## Short task
Render the lines of the entries below as a Markdown table with the columns Number and Text. Start at the line containing "From what is depicted, as", continue through the last line of the entries, and skip blank lines.
## Begin Data excerpts
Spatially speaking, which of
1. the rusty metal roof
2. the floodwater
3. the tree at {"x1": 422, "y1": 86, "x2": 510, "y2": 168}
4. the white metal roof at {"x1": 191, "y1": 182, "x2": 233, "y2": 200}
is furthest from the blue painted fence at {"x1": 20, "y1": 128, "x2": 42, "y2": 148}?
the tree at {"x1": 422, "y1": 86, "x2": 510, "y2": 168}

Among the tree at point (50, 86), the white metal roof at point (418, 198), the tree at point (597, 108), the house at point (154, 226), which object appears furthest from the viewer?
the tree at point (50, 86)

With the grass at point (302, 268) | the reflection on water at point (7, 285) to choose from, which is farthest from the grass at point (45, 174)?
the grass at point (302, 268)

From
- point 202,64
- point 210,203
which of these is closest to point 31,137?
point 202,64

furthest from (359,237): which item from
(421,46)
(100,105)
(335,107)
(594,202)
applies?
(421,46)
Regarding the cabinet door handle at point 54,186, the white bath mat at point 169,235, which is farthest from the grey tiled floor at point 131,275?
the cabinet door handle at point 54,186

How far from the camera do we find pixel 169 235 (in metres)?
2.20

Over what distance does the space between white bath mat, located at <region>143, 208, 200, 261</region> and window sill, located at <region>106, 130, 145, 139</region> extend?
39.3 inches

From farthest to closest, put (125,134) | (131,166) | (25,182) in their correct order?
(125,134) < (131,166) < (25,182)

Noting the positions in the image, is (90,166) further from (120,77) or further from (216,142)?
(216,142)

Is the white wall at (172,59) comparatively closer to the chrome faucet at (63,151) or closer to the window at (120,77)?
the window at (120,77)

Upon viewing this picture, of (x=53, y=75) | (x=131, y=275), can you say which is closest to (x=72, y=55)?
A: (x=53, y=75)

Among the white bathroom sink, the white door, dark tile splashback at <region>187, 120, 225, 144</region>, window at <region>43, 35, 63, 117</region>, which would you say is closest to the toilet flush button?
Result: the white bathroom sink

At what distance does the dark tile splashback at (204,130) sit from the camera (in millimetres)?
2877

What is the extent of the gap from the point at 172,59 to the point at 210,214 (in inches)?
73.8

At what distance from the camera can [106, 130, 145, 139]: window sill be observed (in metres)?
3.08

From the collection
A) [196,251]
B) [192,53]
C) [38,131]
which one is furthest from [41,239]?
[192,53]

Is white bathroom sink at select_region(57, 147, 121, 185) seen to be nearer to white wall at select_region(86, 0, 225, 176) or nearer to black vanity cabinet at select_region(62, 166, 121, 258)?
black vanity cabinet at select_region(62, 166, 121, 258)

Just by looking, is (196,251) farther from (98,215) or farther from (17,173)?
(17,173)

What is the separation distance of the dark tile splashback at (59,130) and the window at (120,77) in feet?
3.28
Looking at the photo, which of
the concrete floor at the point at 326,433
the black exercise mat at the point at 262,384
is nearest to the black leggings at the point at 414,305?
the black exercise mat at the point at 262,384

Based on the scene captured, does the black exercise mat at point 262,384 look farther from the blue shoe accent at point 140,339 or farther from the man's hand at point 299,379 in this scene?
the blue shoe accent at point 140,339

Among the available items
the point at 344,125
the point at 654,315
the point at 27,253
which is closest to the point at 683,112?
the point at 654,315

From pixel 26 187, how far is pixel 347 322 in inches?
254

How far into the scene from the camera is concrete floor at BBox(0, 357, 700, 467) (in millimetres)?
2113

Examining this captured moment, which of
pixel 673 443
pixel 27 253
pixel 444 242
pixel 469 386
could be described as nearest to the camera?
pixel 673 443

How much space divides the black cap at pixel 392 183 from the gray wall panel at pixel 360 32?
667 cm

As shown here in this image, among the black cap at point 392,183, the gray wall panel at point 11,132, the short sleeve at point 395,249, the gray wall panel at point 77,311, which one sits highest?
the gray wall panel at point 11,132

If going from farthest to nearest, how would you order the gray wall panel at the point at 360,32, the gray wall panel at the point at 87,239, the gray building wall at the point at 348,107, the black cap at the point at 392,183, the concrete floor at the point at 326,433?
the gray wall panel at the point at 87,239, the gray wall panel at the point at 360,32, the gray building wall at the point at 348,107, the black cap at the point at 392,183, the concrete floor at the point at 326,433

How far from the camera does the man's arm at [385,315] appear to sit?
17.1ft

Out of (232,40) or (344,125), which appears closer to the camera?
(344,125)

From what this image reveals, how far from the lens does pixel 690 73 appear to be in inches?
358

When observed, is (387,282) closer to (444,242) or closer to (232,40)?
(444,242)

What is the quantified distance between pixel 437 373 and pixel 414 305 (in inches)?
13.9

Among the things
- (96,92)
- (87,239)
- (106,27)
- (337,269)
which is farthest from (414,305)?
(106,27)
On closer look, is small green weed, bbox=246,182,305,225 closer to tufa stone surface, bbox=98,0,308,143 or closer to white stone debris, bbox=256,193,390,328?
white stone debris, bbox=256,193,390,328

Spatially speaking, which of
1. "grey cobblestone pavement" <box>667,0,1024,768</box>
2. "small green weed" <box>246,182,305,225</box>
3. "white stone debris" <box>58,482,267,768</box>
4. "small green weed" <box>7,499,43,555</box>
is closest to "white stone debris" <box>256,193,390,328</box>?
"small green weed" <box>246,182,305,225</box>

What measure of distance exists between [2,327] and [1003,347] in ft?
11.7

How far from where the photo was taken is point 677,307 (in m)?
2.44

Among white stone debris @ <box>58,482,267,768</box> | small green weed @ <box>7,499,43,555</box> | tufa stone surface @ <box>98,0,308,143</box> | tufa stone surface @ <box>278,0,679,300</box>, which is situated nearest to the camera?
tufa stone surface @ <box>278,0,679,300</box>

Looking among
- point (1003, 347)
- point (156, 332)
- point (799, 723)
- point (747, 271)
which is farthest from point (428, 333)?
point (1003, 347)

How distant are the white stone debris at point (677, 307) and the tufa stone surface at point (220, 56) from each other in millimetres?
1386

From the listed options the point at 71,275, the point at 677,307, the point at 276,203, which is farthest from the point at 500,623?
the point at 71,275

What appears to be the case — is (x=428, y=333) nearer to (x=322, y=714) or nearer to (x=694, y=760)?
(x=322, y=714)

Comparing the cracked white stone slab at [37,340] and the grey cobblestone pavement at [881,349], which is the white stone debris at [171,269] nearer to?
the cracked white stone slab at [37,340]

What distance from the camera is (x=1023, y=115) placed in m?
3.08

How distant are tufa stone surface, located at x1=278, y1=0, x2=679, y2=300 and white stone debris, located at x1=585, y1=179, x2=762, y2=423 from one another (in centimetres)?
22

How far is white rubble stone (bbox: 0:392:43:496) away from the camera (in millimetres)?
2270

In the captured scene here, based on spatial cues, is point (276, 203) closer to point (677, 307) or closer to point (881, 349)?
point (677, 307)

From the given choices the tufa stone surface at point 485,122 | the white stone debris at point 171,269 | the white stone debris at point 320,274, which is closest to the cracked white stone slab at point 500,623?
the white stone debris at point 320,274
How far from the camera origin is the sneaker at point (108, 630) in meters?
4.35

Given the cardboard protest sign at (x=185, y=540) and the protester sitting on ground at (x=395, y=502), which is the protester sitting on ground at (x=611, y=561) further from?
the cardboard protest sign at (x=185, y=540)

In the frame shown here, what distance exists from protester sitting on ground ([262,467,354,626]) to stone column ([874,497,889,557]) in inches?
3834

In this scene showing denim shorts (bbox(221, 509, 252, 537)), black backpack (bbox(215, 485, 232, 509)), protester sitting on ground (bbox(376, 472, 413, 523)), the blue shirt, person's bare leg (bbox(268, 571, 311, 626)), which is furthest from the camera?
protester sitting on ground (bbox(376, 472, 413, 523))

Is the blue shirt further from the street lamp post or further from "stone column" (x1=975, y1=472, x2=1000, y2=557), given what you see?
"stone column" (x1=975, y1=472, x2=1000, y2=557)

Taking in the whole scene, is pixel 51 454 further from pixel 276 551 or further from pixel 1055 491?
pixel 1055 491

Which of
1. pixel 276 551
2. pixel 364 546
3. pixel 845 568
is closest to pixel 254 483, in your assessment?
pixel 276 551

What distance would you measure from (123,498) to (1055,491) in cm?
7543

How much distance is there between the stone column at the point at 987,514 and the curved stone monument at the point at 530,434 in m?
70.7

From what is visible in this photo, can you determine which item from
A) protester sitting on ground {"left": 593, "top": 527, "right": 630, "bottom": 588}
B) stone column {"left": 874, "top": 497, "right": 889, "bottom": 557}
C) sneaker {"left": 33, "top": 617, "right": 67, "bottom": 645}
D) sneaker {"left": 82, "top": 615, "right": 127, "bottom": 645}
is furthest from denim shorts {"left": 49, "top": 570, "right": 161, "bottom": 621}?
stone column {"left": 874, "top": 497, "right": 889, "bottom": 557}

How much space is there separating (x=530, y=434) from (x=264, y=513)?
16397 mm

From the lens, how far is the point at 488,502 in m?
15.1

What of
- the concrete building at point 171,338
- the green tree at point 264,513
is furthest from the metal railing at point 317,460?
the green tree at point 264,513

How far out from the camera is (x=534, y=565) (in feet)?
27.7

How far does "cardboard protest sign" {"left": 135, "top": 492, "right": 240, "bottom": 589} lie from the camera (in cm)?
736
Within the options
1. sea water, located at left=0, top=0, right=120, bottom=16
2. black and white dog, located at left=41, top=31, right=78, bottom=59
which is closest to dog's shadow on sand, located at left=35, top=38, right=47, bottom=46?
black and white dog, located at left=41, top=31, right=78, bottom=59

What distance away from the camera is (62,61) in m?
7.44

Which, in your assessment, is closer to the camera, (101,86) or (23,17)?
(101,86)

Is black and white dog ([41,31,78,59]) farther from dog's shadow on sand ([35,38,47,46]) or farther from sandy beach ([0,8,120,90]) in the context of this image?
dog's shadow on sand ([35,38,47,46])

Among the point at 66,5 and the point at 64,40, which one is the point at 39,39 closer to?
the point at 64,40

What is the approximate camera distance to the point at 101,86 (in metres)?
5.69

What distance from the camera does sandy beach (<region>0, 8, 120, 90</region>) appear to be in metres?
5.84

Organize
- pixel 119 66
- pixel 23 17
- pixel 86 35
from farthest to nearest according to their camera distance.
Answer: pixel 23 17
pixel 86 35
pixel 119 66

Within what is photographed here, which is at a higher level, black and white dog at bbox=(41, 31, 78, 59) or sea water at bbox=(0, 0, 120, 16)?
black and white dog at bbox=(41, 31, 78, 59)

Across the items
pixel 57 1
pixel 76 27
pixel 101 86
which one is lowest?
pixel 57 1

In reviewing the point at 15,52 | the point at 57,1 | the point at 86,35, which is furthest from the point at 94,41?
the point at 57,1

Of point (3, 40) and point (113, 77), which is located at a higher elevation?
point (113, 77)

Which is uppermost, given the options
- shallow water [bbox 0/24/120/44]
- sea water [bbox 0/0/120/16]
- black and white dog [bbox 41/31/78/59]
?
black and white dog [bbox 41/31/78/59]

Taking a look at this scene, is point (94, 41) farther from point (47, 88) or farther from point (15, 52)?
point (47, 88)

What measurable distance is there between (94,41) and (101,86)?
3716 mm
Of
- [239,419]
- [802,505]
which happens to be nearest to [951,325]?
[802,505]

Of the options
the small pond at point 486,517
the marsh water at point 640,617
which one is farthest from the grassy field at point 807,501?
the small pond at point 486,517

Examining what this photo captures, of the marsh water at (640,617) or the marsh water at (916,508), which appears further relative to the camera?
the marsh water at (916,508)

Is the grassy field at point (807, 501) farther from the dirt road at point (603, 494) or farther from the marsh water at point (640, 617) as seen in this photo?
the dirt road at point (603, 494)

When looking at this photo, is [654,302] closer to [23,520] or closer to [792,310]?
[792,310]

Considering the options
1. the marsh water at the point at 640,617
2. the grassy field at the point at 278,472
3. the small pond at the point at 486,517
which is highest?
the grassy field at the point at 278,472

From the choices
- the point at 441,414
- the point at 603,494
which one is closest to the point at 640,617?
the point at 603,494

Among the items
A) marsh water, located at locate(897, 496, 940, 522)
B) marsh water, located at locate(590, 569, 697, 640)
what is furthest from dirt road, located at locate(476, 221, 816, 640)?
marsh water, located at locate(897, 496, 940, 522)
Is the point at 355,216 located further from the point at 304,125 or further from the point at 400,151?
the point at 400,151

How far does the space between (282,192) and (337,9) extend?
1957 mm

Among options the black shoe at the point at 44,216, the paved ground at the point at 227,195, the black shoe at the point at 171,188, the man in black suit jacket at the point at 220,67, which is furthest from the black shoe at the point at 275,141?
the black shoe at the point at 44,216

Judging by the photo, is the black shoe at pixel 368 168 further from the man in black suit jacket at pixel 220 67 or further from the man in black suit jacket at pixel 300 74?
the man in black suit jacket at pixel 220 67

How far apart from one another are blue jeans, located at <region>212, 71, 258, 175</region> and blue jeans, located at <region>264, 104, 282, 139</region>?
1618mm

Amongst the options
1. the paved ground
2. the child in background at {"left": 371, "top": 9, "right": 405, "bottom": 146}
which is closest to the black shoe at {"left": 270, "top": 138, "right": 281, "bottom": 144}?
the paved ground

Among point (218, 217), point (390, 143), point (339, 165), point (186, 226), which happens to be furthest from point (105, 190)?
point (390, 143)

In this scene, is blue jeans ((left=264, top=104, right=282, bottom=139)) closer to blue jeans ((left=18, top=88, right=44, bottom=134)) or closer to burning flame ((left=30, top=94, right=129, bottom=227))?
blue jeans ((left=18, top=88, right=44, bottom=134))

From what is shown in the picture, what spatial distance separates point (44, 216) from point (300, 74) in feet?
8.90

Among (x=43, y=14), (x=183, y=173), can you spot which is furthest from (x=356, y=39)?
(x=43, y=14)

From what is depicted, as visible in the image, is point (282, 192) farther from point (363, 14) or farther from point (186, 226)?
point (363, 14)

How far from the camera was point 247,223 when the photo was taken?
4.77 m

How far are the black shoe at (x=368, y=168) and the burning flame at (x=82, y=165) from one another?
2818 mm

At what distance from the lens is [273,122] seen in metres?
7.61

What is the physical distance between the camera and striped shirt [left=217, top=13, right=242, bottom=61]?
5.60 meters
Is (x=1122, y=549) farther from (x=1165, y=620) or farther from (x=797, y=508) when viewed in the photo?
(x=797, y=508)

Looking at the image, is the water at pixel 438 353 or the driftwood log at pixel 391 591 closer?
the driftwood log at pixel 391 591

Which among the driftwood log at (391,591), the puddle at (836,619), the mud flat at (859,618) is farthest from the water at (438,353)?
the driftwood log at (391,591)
## End Data excerpts
## Task answer
| Number | Text |
|---|---|
| 1 | From what is depicted, as visible in the image, is point (282, 192) farther from point (363, 14) or farther from point (186, 226)? |
| 2 | point (363, 14) |
| 3 | How far from the camera was point 247,223 when the photo was taken? |
| 4 | 4.77 m |
| 5 | How far are the black shoe at (x=368, y=168) and the burning flame at (x=82, y=165) from one another? |
| 6 | 2818 mm |
| 7 | At what distance from the lens is [273,122] seen in metres? |
| 8 | 7.61 |
| 9 | What is the physical distance between the camera and striped shirt [left=217, top=13, right=242, bottom=61]? |
| 10 | 5.60 meters |
| 11 | Is (x=1122, y=549) farther from (x=1165, y=620) or farther from (x=797, y=508) when viewed in the photo? |
| 12 | (x=797, y=508) |
| 13 | Looking at the image, is the water at pixel 438 353 or the driftwood log at pixel 391 591 closer? |
| 14 | the driftwood log at pixel 391 591 |
| 15 | Which among the driftwood log at (391,591), the puddle at (836,619), the mud flat at (859,618) is farthest from the water at (438,353)? |
| 16 | the driftwood log at (391,591) |